Gaudreau came to Johnson City for the
United Methodist Committee on Relief, UMCOR, the denomination's
international disaster relief agency. In addition to sending experts,
supplies and cash to disaster areas from Missouri to Myanmar, UMCOR
provides training to churches and local organizations like the Blanco
County Disaster Response Group.
The Blanco County group and local
Methodist church were original hosts for the training, but it quickly grew
to something much larger.
The class became basic training for a spiritual
and emotional care team for the South West Texas Conference of the United
Methodist Church, covering hundreds of churches from the Rio Grande Valley
to Central Texas, and from near Houston to Big Bend.
"This group
will be the core of a Spiritual and Emotional Care Team", according
to Gene Hileman of San Antonio, disaster response coordinator for the
conference. "We'll recruit and train more members, and call on them to help
survivors of disasters anywhere in this part of Texas...and maybe
beyond."
Hileman said he has scheduled another "basic training" class for
San Antonio in October.
Members of the Blanco County Disaster
Response Group who took the training will continue to sharpen and expand
their skills so they also can help their neighbors here at home when
needed.
The Blanco County group's next training will be an all-day class
in first aid, CPR, CPR for infants and children, and the use of
AEDs, taught by the American Red Cross and held on Saturday, July
19th.
For information on the local disaster group, first aid-CPR class,
or spiritual and emotional care training, call JoAnn Routh at
830-868-7414.
Lending a new meaning to "sack
lunch", participants in
Saturday's disaster training had to prepare their own lunches of
typical "disaster-shelter meals" -- in this case, freeze-dried beef
stroganoff with chocolate-strawberry crunch for dessert.

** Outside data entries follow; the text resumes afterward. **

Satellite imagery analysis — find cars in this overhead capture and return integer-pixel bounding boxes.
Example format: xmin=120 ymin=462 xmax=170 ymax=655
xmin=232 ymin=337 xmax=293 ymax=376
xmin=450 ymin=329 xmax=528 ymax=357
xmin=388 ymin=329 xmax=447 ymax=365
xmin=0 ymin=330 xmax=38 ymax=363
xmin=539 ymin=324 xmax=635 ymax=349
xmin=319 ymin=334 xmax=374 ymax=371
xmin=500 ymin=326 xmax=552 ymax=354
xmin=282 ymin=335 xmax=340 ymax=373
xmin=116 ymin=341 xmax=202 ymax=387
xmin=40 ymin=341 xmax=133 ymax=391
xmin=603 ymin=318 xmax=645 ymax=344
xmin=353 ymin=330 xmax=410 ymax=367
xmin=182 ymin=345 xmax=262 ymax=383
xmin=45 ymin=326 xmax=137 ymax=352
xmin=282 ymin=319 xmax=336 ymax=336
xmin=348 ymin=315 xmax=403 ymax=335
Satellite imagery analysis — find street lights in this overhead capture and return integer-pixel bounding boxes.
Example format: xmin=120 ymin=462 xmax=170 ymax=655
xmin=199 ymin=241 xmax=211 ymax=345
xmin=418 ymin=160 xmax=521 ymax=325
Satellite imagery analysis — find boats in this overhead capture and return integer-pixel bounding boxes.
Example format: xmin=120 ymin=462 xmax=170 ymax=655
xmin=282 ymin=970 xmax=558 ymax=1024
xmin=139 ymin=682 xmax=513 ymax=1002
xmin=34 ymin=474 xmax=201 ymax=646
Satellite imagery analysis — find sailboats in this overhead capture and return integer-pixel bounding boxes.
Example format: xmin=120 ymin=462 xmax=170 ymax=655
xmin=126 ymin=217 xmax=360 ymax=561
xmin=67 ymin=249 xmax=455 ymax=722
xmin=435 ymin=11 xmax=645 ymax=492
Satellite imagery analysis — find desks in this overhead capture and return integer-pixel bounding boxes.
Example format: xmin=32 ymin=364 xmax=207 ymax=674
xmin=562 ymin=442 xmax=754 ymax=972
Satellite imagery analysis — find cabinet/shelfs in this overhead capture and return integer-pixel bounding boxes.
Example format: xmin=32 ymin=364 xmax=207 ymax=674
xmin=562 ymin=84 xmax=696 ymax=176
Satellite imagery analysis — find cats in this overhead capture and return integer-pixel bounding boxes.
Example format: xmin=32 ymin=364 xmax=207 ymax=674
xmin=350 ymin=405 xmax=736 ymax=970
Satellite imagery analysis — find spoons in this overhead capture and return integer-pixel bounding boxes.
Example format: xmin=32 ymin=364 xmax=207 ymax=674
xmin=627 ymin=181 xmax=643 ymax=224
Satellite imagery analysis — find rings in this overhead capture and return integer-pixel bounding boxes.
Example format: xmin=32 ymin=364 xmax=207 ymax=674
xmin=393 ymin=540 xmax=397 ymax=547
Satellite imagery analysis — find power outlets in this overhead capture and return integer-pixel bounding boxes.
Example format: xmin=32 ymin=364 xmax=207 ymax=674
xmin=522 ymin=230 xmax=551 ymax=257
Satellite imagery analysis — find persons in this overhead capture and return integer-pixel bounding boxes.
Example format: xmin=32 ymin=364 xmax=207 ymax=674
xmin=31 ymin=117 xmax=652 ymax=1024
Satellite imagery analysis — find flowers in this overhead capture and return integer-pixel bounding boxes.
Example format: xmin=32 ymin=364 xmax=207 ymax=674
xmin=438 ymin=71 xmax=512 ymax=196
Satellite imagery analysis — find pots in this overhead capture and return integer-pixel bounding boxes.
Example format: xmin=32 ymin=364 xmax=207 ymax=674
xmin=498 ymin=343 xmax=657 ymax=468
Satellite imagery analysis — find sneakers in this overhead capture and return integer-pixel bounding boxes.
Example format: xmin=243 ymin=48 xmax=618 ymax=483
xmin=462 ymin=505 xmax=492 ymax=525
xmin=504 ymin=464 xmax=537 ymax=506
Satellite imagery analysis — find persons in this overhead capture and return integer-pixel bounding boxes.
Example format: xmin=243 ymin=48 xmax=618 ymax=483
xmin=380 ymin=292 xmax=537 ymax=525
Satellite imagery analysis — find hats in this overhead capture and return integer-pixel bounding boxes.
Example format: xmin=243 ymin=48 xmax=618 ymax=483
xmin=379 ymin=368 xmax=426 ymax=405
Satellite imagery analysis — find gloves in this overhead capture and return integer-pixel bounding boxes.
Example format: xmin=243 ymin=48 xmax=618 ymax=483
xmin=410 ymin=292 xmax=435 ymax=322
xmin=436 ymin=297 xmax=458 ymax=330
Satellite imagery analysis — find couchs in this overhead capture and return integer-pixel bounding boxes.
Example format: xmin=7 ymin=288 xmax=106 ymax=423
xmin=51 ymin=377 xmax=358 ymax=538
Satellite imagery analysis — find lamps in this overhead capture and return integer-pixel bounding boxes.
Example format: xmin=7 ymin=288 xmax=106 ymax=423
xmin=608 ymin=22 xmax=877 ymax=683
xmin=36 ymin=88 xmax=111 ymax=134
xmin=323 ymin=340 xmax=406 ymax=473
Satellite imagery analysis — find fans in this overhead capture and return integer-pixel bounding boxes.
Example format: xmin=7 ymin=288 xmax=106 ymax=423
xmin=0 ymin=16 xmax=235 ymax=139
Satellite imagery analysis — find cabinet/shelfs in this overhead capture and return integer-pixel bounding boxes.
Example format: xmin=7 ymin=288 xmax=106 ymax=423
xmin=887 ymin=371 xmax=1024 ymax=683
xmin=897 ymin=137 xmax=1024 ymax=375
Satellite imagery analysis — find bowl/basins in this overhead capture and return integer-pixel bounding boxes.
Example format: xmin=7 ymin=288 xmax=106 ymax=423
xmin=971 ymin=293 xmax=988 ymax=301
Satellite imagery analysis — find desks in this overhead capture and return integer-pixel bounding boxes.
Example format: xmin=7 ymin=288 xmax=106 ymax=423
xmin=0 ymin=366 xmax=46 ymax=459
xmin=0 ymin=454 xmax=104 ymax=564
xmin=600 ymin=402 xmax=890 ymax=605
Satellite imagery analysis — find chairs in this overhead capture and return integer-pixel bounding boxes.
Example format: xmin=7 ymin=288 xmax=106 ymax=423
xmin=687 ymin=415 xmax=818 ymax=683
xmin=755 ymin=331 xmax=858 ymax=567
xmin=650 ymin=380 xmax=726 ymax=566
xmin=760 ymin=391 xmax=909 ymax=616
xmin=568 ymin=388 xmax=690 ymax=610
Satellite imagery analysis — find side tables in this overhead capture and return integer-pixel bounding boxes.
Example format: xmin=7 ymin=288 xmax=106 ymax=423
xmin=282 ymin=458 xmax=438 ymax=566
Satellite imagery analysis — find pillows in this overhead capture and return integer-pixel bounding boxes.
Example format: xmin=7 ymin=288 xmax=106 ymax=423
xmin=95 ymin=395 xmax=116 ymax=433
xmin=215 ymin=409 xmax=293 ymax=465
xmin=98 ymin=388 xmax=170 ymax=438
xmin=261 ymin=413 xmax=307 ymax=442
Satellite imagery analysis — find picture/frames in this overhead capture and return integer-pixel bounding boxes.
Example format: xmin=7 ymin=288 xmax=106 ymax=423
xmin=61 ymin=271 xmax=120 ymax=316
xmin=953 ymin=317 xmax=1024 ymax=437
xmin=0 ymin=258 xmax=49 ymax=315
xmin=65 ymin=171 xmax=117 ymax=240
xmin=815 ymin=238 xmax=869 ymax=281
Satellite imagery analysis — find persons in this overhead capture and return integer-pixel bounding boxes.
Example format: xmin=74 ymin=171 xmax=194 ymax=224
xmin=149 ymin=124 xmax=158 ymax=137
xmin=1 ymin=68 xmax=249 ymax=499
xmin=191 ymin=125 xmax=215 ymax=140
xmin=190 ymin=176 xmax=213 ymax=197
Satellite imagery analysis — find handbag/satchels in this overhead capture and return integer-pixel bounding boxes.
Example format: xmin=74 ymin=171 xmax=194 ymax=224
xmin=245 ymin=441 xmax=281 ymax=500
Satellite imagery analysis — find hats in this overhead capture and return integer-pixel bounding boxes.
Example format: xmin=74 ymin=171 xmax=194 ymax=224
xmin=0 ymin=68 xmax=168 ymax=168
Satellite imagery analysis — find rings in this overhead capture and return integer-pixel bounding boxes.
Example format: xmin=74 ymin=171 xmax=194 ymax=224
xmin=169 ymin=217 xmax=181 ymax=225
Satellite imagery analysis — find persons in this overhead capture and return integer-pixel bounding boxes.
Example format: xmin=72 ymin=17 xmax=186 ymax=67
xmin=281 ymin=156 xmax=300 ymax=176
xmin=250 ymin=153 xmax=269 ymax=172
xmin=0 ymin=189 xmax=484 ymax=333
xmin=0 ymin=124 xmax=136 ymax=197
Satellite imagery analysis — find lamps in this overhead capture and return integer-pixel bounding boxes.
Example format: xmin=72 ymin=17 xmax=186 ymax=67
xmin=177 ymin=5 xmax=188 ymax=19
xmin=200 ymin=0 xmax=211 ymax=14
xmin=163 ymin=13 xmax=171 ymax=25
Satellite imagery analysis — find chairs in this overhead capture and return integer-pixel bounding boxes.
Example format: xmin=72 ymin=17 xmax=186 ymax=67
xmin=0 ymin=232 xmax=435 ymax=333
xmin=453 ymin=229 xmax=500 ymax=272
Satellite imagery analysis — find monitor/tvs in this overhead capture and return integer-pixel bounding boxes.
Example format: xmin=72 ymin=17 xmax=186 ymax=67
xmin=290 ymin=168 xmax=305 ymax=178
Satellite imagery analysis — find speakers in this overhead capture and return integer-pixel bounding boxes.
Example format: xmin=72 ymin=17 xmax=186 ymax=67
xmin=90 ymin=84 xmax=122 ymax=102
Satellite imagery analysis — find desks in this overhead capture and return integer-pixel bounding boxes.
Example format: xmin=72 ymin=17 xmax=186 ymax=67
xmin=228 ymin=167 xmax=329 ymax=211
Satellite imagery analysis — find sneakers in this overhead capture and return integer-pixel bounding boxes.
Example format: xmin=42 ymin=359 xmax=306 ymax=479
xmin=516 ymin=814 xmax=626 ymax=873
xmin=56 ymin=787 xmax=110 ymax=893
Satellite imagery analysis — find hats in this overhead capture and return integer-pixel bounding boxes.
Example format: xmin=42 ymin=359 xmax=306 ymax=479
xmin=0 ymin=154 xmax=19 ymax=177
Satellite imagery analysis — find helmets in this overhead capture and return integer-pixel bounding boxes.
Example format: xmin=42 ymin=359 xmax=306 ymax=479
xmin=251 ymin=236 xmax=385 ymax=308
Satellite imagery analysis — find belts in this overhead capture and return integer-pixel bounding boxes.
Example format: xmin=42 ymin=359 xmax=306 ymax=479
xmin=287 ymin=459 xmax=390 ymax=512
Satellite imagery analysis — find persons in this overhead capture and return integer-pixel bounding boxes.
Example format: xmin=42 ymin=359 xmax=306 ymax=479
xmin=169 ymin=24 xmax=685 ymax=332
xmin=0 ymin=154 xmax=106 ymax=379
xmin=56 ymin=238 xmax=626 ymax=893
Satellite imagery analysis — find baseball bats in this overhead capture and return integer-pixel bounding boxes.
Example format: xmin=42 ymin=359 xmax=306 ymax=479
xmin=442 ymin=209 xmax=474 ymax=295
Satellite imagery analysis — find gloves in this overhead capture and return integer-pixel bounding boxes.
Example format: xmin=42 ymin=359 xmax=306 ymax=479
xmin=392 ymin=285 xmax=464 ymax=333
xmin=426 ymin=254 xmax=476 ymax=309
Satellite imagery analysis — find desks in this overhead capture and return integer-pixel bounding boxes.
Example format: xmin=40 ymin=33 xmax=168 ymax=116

Here, UMCOR
instructor Mary Gaudreau, of Guthrie, Okla, center, pours cold water into
Margery Hall-Marshall's dessert pouch, while Gene Hileman seals a pouch to
let his main course simmer. The Blanco County Disaster Response
Group, which sponsored the training session, hopes to raise enough money
to stock the shelf-stable meals to feed local shelter "guests" after
a tornado or flash flood. The student judgement on the meals, by
the way, ranged from "Not bad" to "Can I have seconds?".